Problem to solve -
Can you echo back each line of the records below word for word, omitting the pictures?

Exercise data -
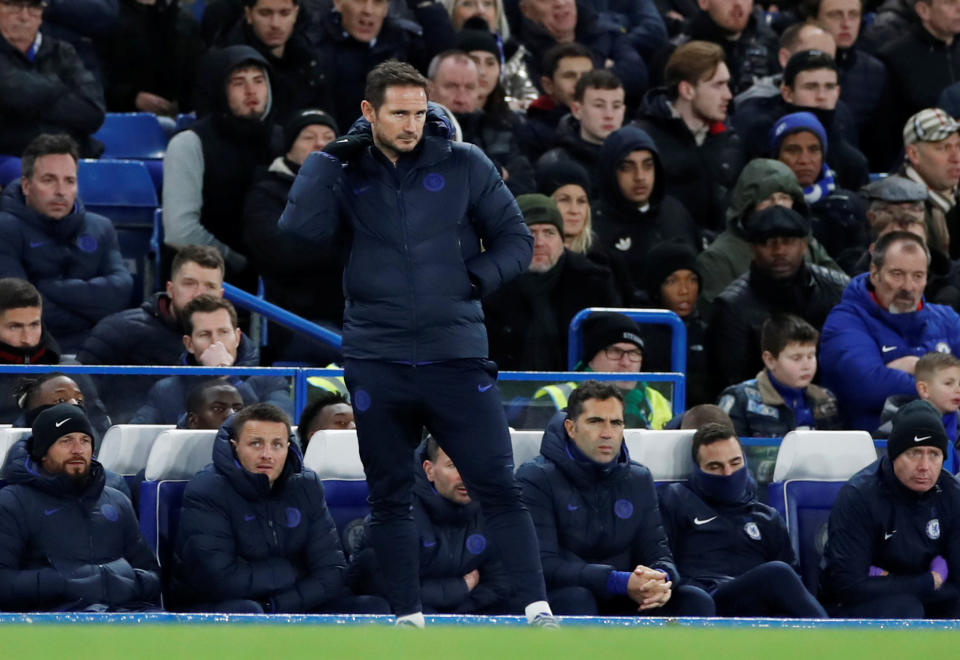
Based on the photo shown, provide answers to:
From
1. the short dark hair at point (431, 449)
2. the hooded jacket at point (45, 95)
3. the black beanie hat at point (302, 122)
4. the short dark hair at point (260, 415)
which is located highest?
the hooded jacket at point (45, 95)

Completed task -
Based on the photo shown, provide answers to:
From
1. the short dark hair at point (431, 449)
2. the hooded jacket at point (45, 95)
3. the black beanie hat at point (302, 122)
4. the short dark hair at point (260, 415)
which is located highest?
the hooded jacket at point (45, 95)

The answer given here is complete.